The days of drilling into the ground in the search for fuel may be numbered, because if Daniel Nocera has his way, it’ll just be a matter of looking for sunny skies.
Nocera, the Patterson Rockwood Professor of Energy at Harvard University, and Pamela Silver, the Elliott T. and Onie H. Adams Professor of Biochemistry and Systems Biology at Harvard Medical School, have co-created a system that uses solar energy to split water molecules and hydrogen-eating bacteria to produce liquid fuels.
“This is a true artificial photosynthesis system,” Nocera said. “Before, people were using artificial photosynthesis for water-splitting, but this is a true A-to-Z system, and we’ve gone well over the efficiency of photosynthesis in nature.”

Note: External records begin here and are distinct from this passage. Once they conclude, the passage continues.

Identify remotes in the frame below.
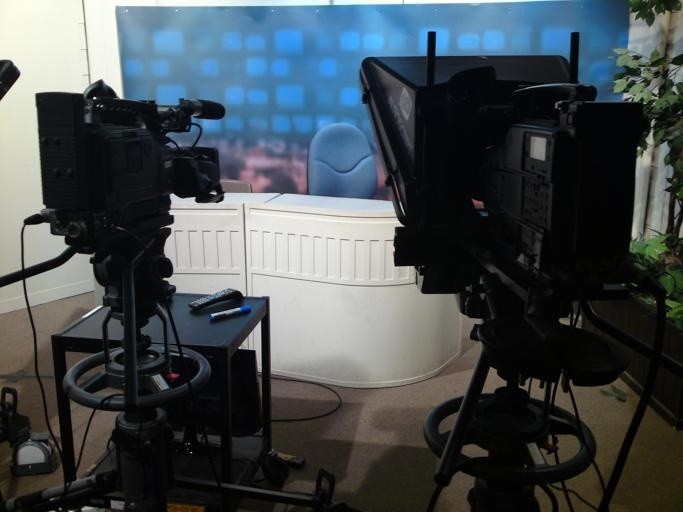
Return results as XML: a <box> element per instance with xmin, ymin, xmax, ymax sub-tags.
<box><xmin>188</xmin><ymin>288</ymin><xmax>243</xmax><ymax>310</ymax></box>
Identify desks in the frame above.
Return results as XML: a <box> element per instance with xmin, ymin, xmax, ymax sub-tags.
<box><xmin>47</xmin><ymin>293</ymin><xmax>276</xmax><ymax>511</ymax></box>
<box><xmin>159</xmin><ymin>191</ymin><xmax>463</xmax><ymax>391</ymax></box>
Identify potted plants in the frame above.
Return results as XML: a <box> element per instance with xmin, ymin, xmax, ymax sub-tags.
<box><xmin>580</xmin><ymin>1</ymin><xmax>682</xmax><ymax>427</ymax></box>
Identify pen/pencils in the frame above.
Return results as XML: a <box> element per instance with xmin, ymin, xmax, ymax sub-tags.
<box><xmin>206</xmin><ymin>304</ymin><xmax>252</xmax><ymax>320</ymax></box>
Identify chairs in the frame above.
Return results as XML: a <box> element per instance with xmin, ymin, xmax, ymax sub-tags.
<box><xmin>304</xmin><ymin>121</ymin><xmax>378</xmax><ymax>200</ymax></box>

While the study shows the system can be used to generate usable fuels, its potential doesn’t end there, said Silver, who is also a founding core member of the Wyss Institute at Harvard University.
Biology: ‘world’s greatest chemist’
“The beauty of biology is it’s the world’s greatest chemist: Biology can do chemistry we can’t do easily,” she said. “In principle, we have a platform that can make any downstream carbon-based molecule. So this has the potential to be incredibly versatile.”
Dubbed “bionic leaf 2.0,” the new system builds on previous work by Nocera, Silver and others, which—though capable of using solar energy to make isopropanol—faced a number of challenges.
Chief among those challenges, Nocera said, was the fact that the catalyst they used to produce hydrogen (a nickel-molybdenum-zinc alloy) also created reactive oxygen species, molecules that attacked and destroyed the bacteria’s DNA. To avoid that problem, researchers were forced to run the system at abnormally high voltages, resulting in reduced efficiency.
“For this paper, we designed a new cobalt-phosphorus alloy catalyst, which we showed does not make reactive oxygen species,” Nocera said. “That allowed us to lower the voltage, and that led to a dramatic increase in efficiency.”
The system can now convert solar energy to biomass with 10 percent efficiency, Nocera said, far above the 1 percent seen in the fastest-growing plants.
In addition to increasing the efficiency, Nocera and colleagues were able to expand the portfolio of the system to include isobutanol and isopentanol. Researchers also used the system to create PHB, a bioplastic precursor, a process first demonstrated by MIT professor Anthony Sinskey.
The new catalyst also came with another advantage. Its chemical design allows it to “self-heal,” meaning it won’t leach material into solution.
“This is the genius of Dan,” Silver said. “These catalysts are totally biologically compatible.”
Though there may yet be room for additional increases in efficiency, Nocera said, the system is already effective enough to consider possible commercial applications but within a different model for technology translation.
“It’s an important discovery: It says we can do better than photosynthesis,” Nocera said. “But I also want to bring this technology to the developing world.”
Working in conjunction with the First 100 Watts Project at Harvard, which helped fund the research, Nocera hopes to continue developing the technology and its applications in nations such as India with the help of that country’s scientists.
In many ways, Nocera said, the new system marks fulfillment of the promise of his “artificial leaf,” which used solar power to split water and make hydrogen fuel.
“If you think about it, photosynthesis is amazing,” he said. “It takes sunlight, water and air—and then look at a tree. That’s exactly what we did, but we do it significantly better, because we turn all that energy into a fuel.”
This work was supported by Office of Naval Research Multidisciplinary University
Research Initiative Award (N00014-11-1-0725), Air Force Office of Scientific Research Grant (FA9550-09-1-0689), and the Wyss Institute for Biologically Inspired Engineering. The Harvard University Climate Change Solutions Fund is supporting ongoing research into the “bionic leaf” platform. The work is a direct result of the First 100 Watts Project established at Harvard University.